Jangan Mmebuatku Khawatir

Nadia memacu kecepatan motornya, tanpa memperhatikan jarum speedometer yang terus bergerak ke kanan. Air mata berderai dan isakan tangis menambah pedih hatinya, benak gadis itu membayangkan semua kemungkinan buruk. Nadia merasa tak berdaya dan tak kuasa apabila Dirga ... cepat-cepat dias menggeleng, menepis kemungkinan yang mengganggu.

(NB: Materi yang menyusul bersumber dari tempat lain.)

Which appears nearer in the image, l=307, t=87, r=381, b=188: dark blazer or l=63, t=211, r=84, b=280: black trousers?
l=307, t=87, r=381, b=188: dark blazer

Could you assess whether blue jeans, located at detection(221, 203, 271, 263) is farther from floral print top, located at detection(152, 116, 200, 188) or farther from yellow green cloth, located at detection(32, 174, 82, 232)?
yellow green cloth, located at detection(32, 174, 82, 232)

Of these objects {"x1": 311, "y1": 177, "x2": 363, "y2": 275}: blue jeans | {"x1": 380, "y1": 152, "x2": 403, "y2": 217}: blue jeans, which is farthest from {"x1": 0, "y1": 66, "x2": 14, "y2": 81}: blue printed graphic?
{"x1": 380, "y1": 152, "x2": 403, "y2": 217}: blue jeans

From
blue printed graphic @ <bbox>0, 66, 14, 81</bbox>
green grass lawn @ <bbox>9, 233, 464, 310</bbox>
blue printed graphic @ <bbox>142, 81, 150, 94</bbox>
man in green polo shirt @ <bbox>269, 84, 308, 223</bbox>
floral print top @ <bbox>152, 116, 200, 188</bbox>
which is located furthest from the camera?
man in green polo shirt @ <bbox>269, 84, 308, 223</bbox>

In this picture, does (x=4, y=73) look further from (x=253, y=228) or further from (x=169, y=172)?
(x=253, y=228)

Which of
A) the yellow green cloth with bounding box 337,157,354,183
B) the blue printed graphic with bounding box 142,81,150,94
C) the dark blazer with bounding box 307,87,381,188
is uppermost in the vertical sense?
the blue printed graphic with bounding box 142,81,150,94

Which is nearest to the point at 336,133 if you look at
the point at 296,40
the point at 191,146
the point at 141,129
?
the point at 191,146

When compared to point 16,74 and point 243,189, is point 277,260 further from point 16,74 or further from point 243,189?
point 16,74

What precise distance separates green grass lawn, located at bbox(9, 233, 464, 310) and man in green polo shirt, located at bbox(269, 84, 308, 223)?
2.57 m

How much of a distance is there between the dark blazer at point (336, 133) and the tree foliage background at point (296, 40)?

“Nggak, itu nggak akan terjadi,” ucapnya pada diri sendiri.

Di tengah pikiran yang kacau, gadis itu sempat berdoa. Tetapi bukan, bukan berdoa yang seperti itu, dia memohon dan berharap. Kekalutan hatinya memberi keberanian bertindak ekstrem, gadis itu berkali-kali menyalip mobil dan kendaraan bak terbuka. Bahkan hampir saja dia menyerobot lampu merah, Nadia sontak menarik tuas rem motornya.

“Woe. Kalem dong,” tegur seseorang yang berhenti di baris paling depan. Dia terkejut sebab Nadia menabrak bagian belakang motor besar yang dikendarainya.

Nadia membuka kaca helm saat balas berteriak, “Kalem juga dong!”

Cowok itu hampir turun, tapi dicegah oleh teman yang berhenti di sampingnya. “Untung cewek, kalau nggak,” katanya mengejek.

“Eh, jangan kira aku takut, ya,” balas Nadia sengit.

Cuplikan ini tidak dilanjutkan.